Since a mechanical coffee harvester had yet to be invented, Hawaii's new coffee producers modified blueberry harvesters. Vibrating mechanical rods poke long fingers through the branches, dislodging all the coffee cherries rather than just the ripe ones. This makes careful sorting afterward vital, something that is less important when coffee is hand-picked.
At Kauai Coffee Co., on the southern flank of the island, a painstaking multistage operation separates different grades of coffee. The process culminates with high-tech color sorters, whose electric eyes help reject any unwanted beans.
Kauai Coffee sells its coffee green (unroasted) to roasters and wholesalers, with the lower grades used for blends. A Brazilian coffee farm of similar size would employ upward of 1,000 workers during the harvest. Kauai Coffee makes do with 70 permanent employees, adding another 70 at harvest time.
For consumers scared off by Kona's sky-high prices, the new Hawaiian coffees may be an attractive alternative. The estates are quick to point out that they grow their own varieties and never pretend to be Kona. Still, some Kona devotees look down on the newcomers as pretenders to the throne, and are concerned they will dilute Kona's top-flight image.

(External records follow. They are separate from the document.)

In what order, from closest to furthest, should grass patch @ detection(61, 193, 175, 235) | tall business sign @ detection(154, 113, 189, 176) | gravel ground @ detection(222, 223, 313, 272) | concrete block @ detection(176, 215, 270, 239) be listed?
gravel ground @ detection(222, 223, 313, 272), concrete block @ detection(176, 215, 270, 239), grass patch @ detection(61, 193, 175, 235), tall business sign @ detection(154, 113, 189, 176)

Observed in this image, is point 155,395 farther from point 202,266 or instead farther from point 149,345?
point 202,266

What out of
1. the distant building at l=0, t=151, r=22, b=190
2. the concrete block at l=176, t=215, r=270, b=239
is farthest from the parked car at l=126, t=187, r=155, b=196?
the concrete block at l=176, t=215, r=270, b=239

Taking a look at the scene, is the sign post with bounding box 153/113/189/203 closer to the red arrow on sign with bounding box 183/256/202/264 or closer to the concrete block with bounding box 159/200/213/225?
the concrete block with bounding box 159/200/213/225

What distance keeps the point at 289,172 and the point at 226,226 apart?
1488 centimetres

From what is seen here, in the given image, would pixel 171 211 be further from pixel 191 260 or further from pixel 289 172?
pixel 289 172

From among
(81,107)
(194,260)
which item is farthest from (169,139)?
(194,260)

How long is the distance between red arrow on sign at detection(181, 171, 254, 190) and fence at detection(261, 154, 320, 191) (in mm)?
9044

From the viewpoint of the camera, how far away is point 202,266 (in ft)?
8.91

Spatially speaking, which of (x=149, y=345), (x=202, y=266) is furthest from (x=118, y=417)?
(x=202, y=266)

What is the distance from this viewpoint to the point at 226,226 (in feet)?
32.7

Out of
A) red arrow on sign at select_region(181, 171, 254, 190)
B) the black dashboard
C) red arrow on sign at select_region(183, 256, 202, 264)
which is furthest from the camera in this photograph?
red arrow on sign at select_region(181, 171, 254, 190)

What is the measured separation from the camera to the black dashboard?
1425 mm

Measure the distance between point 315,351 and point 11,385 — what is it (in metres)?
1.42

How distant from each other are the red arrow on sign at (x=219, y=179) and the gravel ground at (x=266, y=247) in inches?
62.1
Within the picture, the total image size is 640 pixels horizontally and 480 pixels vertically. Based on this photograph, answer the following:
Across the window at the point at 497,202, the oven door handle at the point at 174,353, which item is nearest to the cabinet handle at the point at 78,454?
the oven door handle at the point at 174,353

"Growers need to be very careful not to just post the name 'Hawaiian' on it and automatically expect to get consumer acceptance," says Jim Delano, owner of Honolulu-based Lion Coffee, a wholesaler and retailer. "It has to be coupled with quality."
Most people in the industry consider the boost in Hawaiian coffee production a plus for all growers in the islands, including the Kona farmers.
"The greater the recognition of Hawaii as a coffee producer, the greater the potential for Kona," says Jonathan O'Bergin, Hawaii Coffee Assn. president and a Kona grower. "You need a marketplace in order to have a niche in that marketplace."
In late 1996, Kona growers suffered from a major scandal when it was revealed that an independent California distributor had been substituting cheaper Panamanian beans and passing them off as Kona.
After the disclosure, Hawaii growers succeeded in mandating state certification of all coffee grown in the state, by grade and island of origin. As a result, today's supply of genuine Kona falls far short of demand.
The state has also applied to register Hawaiian place names with the Patent and Trademark Office to give its coffees nationwide status--like that of Washington apples and Vidalia onions.
Hawaiian coffee now accounts for less than 1% of the world's production of specialty coffees, which means "there's all kinds of room to grow," says Lyle Wilkinson, vice president for operations at Kauai Coffee."
Although coffee trees cover only part of the land recently taken out of sugar cultivation, the crop has greater potential to generate local jobs and profits as it goes from cherry to pulped bean to milled, roasted and packaged product. That's an attractive prospect in Hawaii's flagging economy.
"Coffee is ideally suited for suitcase agriculture--meaning it can be converted into an item that can be carried away in a tourist's suitcase," O'Bergin says. "One hundred percent of the added value in the roasted product can stay within Hawaii."
Coffee is now Hawaii's fifth-most valuable agriculture commodity, after sugar, pineapple, macadamia nuts and milk. As their coffee trees mature, and the new growers hone their harvesting and processing techniques, the marketplace seems to be rewarding them.
The farm price of "nouveau cafe" has increased more than threefold in the last four years. Retail prices vary, but are close to $12 to $15 a pound, roasted.
"I think they all have something going for them," said Kenneth Davids, a national authority on coffee and author of "Coffee: A Guide to Buying, Brewing and Enjoying." "The new growers are very meticulous, very professional. Coffee rewards obsessiveness, just like wine. If they can keep getting money from whatever source it's coming from, I think they'll make it eventually."
In most cases, the estates are backed by the muscle of big corporations. Parent company Alexander & Baldwin Inc. and former partner Hills Bros. Coffee Inc. have invested more than $50 million in Kauai Coffee, whose 3,400 acres make up the largest coffee estate in the United States. Hills Bros., now owned by Nestle, bailed out of the partnership after Hurricane Iniki struck Kauai in 1992.
Although Kauai Coffee has yet to turn a profit, results have improved each year, and it has won some devotees.
"Kauai Coffee stacks up phenomenally well in the marketplace," said Jennifer Wellott, coffee buyer and roaster for Sutton Place Gourmet, a high-end East Coast chain based in Bethesda, Md. "It has such a wonderfully well-balanced flavor."